The accounting here gets pretty fussy — over $1T of the capital raised went toward acquiring competing telecom firms, not toward building out infrastructure.
The Worldcom fraud played a big role, because Worldcom’s market activity was setting the pace for all competitors. Without Worldcom’s (and Enron’s) presence or malfeasance in the market, the market would likely not have had as much leverage or subsequent volatility.
Other than Amazon, no big tech company carries net debt.
Another reason that I’d like to see more fundraising activity for AI companies transition to public markets is that so much innovation is locked in private markets at the moment, and therefore it’s hard to build a well-diversified portfolio.
Agree with a lot of this but:
1) I think it takes a very US-centric view of bubbles. Expanding outside of the US makes it clear that bubbles do happen and not just for fraud.
- For example, Japanese real estate was obviously a bubble and is still well down from it's peak 30 years ago. https://awealthofcommonsense.com/2021/02/the-defining-trait-of-all-bubbles-the-willful-suspension-of-disbelief/
- Chinese equities are still below their 2007 peak.
- Even within the US, you can point to clean tech in 2006-2011 as being a bubble. Even though we've seen an increase in renewables 10 years later, i don't think that makes this not a bubble (bubbles can be when prices get ahead of reality).
https://www.bvp.com/atlas/eight-lessons-from-the-first-climate-tech-boom-and-bust
2) I agree that Bitcoin is not bubble, but 95% of the shitcoins that went up to stupid levels were bubbles that people called out at the time and were right (ex: Dentacoin). I think it can be true that people were wrong about bitcoin but largely right about the rest (and honestly, the jury is still out about non-bitcoin crypto).

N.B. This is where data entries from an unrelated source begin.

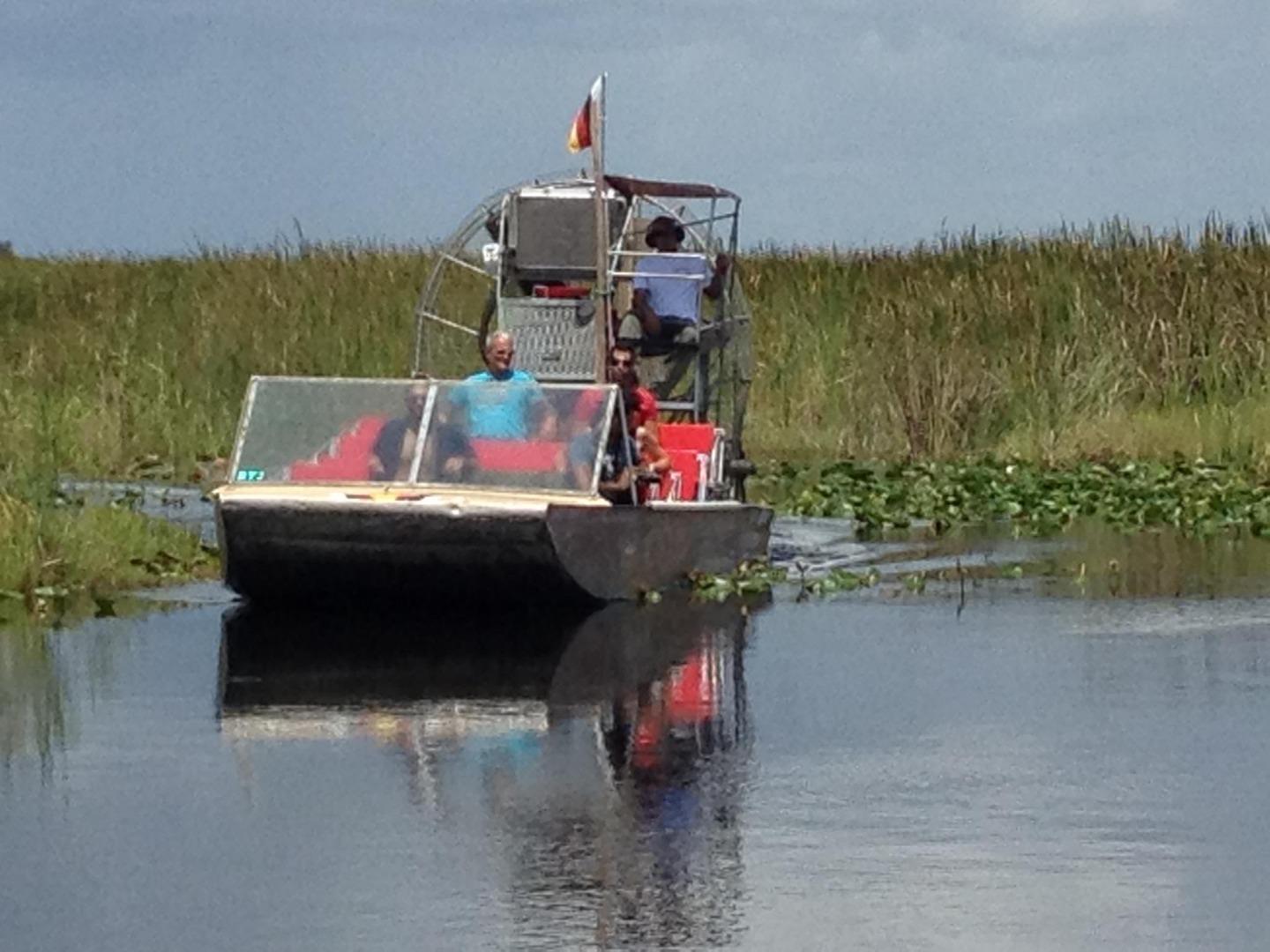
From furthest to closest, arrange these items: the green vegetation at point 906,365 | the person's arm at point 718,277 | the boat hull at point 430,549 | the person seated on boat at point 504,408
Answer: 1. the green vegetation at point 906,365
2. the person's arm at point 718,277
3. the person seated on boat at point 504,408
4. the boat hull at point 430,549

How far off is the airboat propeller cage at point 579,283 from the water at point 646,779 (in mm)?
3736

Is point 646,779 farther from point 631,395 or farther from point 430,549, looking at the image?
point 631,395

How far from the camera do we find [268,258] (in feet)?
142

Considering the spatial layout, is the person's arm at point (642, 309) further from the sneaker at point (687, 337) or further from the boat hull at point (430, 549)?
the boat hull at point (430, 549)

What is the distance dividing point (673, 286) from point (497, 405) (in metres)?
4.12

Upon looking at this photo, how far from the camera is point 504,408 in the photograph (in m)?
18.3

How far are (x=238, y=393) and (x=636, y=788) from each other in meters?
24.1

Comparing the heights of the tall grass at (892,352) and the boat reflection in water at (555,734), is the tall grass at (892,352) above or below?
above

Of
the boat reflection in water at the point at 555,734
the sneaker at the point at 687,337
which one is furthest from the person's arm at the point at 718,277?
the boat reflection in water at the point at 555,734

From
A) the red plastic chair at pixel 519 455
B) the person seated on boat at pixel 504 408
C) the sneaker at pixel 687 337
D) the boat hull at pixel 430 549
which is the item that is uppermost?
the sneaker at pixel 687 337

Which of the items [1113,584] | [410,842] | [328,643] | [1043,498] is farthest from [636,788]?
[1043,498]

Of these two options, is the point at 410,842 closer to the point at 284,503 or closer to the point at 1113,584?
the point at 284,503

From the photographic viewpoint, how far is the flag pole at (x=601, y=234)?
67.6ft

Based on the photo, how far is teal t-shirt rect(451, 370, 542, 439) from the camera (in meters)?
18.2
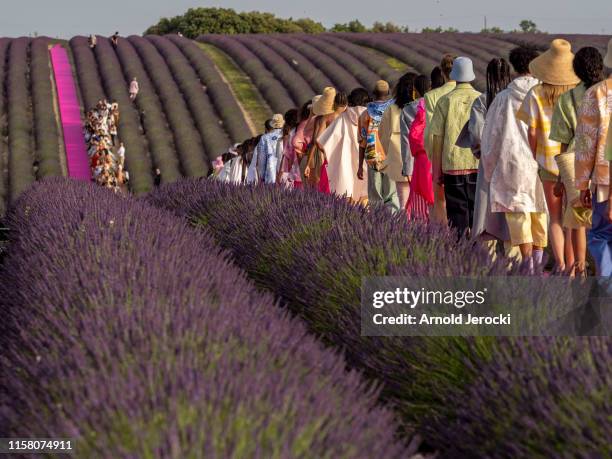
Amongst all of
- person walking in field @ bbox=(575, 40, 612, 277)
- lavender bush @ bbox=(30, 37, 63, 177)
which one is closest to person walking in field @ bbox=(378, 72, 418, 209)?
person walking in field @ bbox=(575, 40, 612, 277)

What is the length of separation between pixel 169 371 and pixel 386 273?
2370mm

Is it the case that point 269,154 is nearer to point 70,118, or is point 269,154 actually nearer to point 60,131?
point 60,131

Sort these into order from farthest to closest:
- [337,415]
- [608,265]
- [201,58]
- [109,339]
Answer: [201,58], [608,265], [109,339], [337,415]

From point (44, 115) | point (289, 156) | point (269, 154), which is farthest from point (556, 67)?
point (44, 115)

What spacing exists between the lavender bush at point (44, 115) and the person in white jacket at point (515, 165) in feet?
72.0

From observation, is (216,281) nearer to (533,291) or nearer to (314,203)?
(533,291)

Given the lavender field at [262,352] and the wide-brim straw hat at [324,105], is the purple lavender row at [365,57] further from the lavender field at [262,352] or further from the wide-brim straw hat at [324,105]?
the lavender field at [262,352]

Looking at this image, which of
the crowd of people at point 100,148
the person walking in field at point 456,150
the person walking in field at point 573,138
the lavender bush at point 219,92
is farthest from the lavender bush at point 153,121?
the person walking in field at point 573,138

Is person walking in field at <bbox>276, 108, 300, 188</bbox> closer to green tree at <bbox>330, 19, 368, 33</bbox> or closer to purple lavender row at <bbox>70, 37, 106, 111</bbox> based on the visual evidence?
purple lavender row at <bbox>70, 37, 106, 111</bbox>

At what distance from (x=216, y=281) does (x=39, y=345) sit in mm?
1407

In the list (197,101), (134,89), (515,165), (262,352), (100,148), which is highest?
(134,89)

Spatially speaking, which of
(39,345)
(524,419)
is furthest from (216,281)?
(524,419)

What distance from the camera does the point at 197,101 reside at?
4309 cm

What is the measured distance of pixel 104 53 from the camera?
176 feet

3) It's not out yet but I'm guessing a lot of the themes you discuss will be in this book by Byrne Hobart, so I'd check it out https://www.amazon.com/Boom-Bubbles-Stagnation-Byrne-Hobart/dp/1953953476
In addition to Charles's counterexamples, I would also point to a smaller subsector that could be labeled a bubble - Direct to Consumer companies. I think the largest of those companies that went public like Allbirds (-95% from peak), Warby Parker (-70% from peak), and Peloton (-98% from peak) have for the most part fared pretty horrifically after telling a story about how they deserved technology company valuations that did not pan out.
As far as I know none of those companies committed any traditional fraud, they merely overpromised and underdelivered on the basis that whatever internet technology would somehow unlock tech company level of growth for them to sell shoes / glasses / exercise bikes. I think this is more or less where I stand on generative AI as a technology. It's still too early to tell whether or not the tech will ever get mature enough to generate the returns implied by the investments. I can see the potential for it to be an infrastructure level investment akin to telecoms or going the way of Juicero - an over engineered, expensive system that you could have just had a person do more cheaply.